GIVEN ENTRIES ->
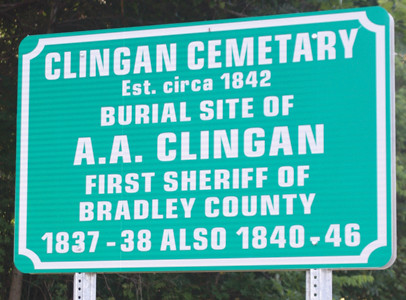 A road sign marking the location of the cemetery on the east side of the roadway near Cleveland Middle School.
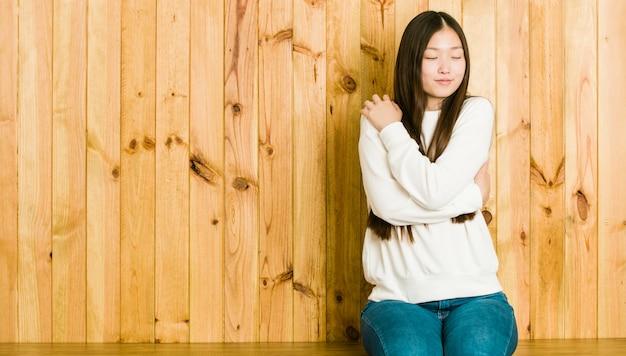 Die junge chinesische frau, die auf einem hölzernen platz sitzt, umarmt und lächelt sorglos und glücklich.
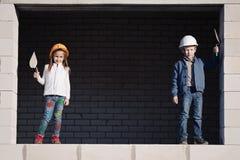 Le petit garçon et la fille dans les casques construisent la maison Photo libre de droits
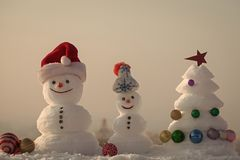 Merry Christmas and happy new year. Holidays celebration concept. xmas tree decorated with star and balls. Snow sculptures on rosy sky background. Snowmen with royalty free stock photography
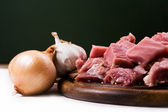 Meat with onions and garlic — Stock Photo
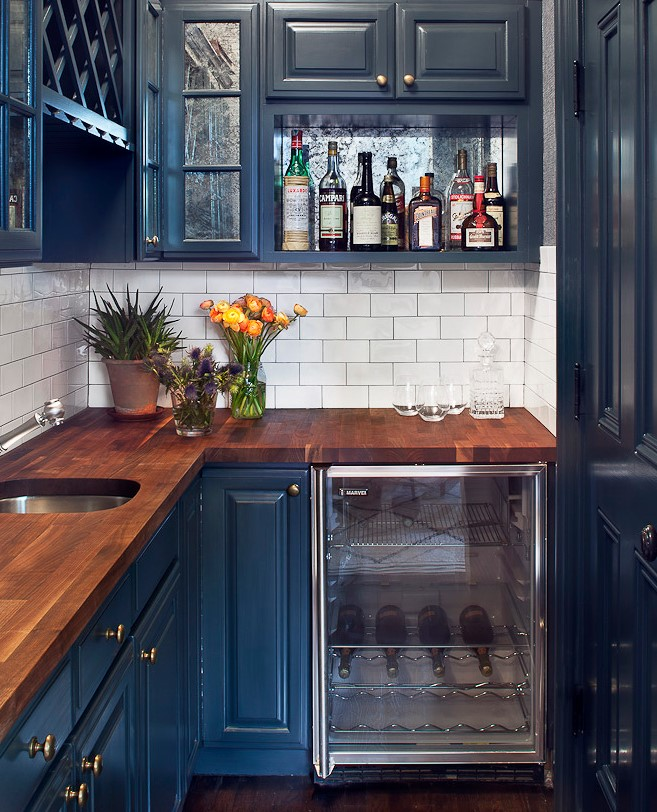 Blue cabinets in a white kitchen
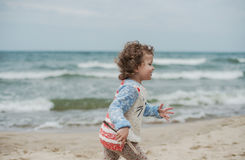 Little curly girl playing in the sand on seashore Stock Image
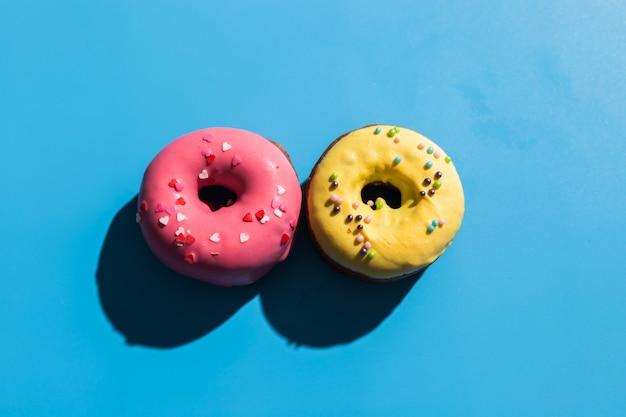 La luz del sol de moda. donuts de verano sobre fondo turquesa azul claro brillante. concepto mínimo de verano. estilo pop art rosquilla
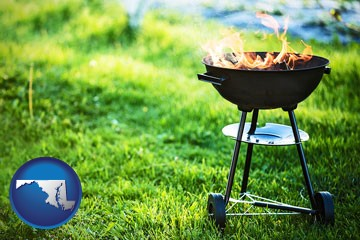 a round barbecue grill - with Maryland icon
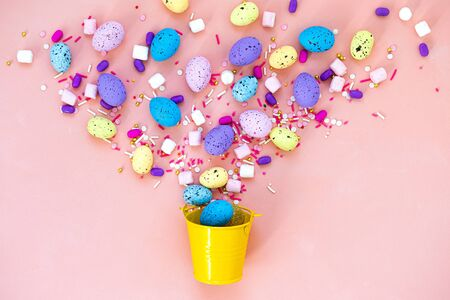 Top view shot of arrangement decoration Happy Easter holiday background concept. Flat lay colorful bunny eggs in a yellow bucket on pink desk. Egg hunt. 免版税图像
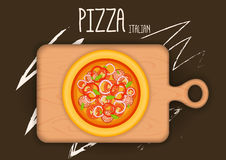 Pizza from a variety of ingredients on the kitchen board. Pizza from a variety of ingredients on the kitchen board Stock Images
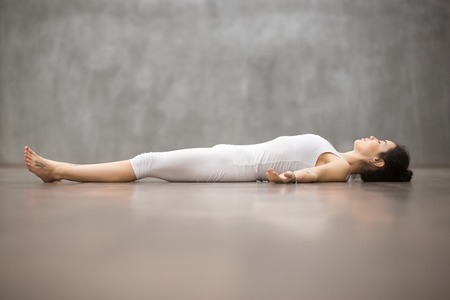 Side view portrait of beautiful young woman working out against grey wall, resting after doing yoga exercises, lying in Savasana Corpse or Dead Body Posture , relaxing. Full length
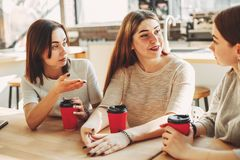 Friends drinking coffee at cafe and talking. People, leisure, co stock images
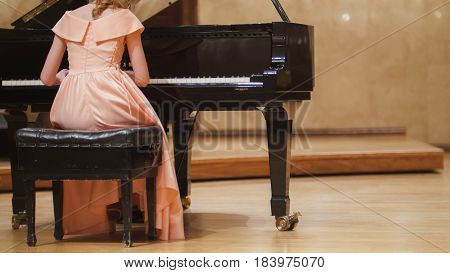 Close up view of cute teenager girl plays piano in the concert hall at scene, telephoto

--

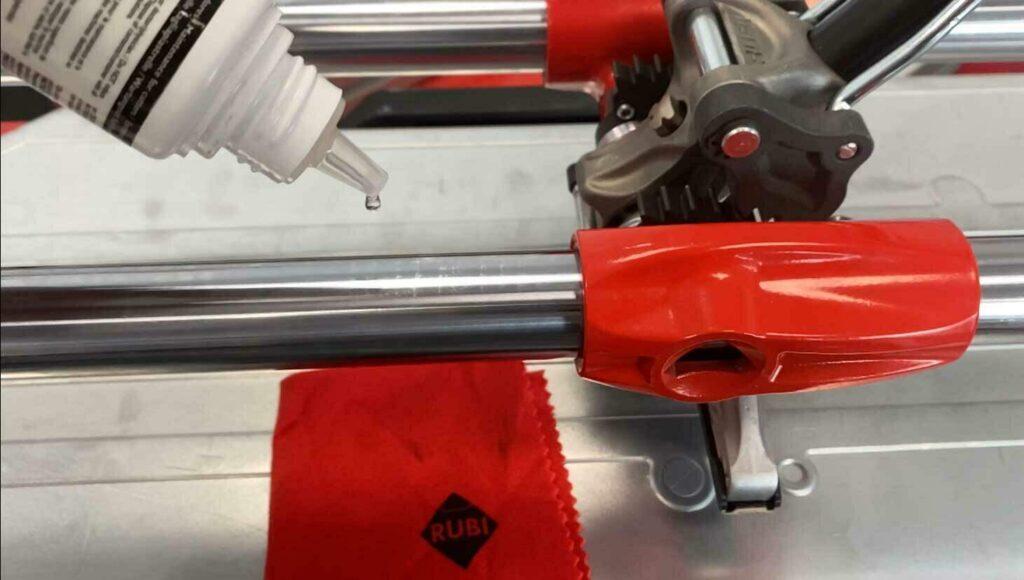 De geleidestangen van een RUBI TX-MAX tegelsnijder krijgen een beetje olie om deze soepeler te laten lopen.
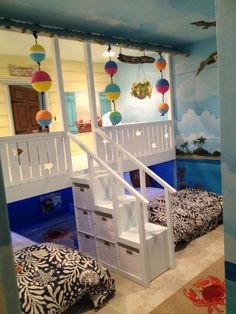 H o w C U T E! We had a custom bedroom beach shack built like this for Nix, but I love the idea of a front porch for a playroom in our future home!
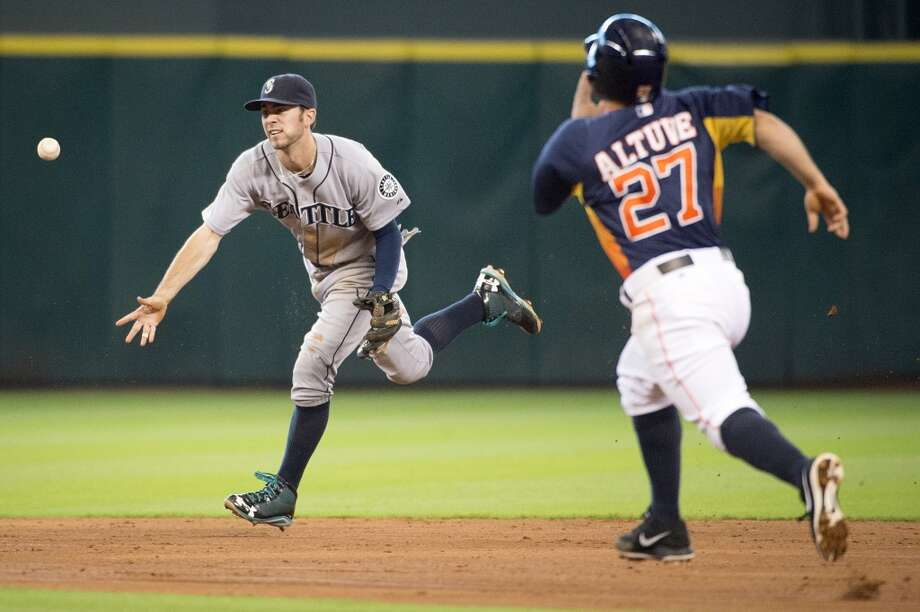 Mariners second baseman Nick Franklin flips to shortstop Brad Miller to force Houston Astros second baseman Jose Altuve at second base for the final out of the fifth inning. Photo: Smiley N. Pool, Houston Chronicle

YOUR OBJECTIVE -> Skipping every picture, transcribe exactly the lines above from the one containing "Meat with onions and garlic — Stock Photo" through the one containing "Close up view", both included.

OUTPUT OF THE EXERCISE ->
 Meat with onions and garlic — Stock Photo
 Blue cabinets in a white kitchen
 Little curly girl playing in the sand on seashore Stock Image
 La luz del sol de moda. donuts de verano sobre fondo turquesa azul claro brillante. concepto mínimo de verano. estilo pop art rosquilla
 a round barbecue grill - with Maryland icon
 Top view shot of arrangement decoration Happy Easter holiday background concept. Flat lay colorful bunny eggs in a yellow bucket on pink desk. Egg hunt. 免版税图像
 Pizza from a variety of ingredients on the kitchen board. Pizza from a variety of ingredients on the kitchen board Stock Images
 Side view portrait of beautiful young woman working out against grey wall, resting after doing yoga exercises, lying in Savasana Corpse or Dead Body Posture , relaxing. Full length
 Friends drinking coffee at cafe and talking. People, leisure, co stock images
 Close up view of cute teenager girl plays piano in the concert hall at scene, telephoto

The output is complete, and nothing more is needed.